This is the case of the "nanobots" or microscopic machines (size of about 50 nanometers) that science fiction had imagined in the Star Trek series and which, injected into a patient's circulation, went on site to reconstruct damaged tissues, eliminate pathogens such as viruses and resistant bacteria or even eradicate a cancer.
Unfortunately, the economic factor often stops ideas and the push for innovation of motivated researchers: no one puts the money into it and research remains on paper. This happens particularly in countries like Italy where cuts to scientific research demotivate our scientists.
Fortunately, this did not happen with research by the Georgia Institute of Tecnology. Over the next four years, thanks to a financing of well 3 million dollars, a team led by IanAkyildiz, professor of electronic engineering, will carry out multidisciplinary research that will also involve microbiologists to study how the colonies of bacteria communicate with each other. Akyildiz says:
«Most of the existing nanoscale devices are primitive. But by equipping them with communication skills, such devices could collaborate and form a collective intelligence. We realized that nature already has all these nanomachines. Human cells are perfect examples of nanomachines and the same goes for bacteria. And so, the best bet for us is to examine the behavior of bacteria and learn how bacteria communicate with each other and reuse these solutions to develop real communication between future nanomachines. "

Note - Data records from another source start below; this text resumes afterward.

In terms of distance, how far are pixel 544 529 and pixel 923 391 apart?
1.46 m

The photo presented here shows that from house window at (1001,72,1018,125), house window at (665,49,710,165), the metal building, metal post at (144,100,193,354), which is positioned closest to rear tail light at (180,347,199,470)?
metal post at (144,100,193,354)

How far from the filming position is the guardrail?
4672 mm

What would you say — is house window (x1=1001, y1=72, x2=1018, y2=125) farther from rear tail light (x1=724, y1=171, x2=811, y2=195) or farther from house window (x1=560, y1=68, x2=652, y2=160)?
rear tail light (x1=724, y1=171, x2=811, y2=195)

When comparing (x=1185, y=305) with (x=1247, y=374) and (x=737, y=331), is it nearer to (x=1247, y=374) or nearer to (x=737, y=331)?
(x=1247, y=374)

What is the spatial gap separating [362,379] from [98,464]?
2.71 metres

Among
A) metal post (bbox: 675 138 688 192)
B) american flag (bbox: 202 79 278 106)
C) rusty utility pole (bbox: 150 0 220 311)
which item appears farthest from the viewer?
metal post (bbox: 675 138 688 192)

Bacteria use chemical signals to communicate with each other through a process called quorum sensing, which allows a population of unicellular microbes to work as if they were a multicellular organism. Microbiologists are beginning to learn the "language" of bacteria and what activities are controlled by this cellular communication. Many disease-causing bacteria use quorum sensing to activate their toxins in the host organism. Therapies are being studied by some researchers in order to interrupt the quorum sensing of infectious bacteria. And Brian Hammer, a biology assistant at the same research group says:
"A single pathogenic bacterium in your body is unlikely to kill you; but as they communicate with each other, the whole group orchestrates this coordinated behavior with chemical communication, and the end result is that they will function as a well coordinated army to kill their host. So we can reuse the same information in a positive way to use it to our advantage and together understand its limitations. »
What can get bacteria to communicate and others to listen? Information theory algorithms applied to networks will try to emulate such communication systems. At the end of the four-year project, the team hopes to demonstrate the basic fundamental theories that explain how nano-machines can communicate and ultimately replicate this technology for medical use. For an introduction to nanotechnology the Italian translation from the book Engine of Creation by Eric K. Drexler on Estropico.org.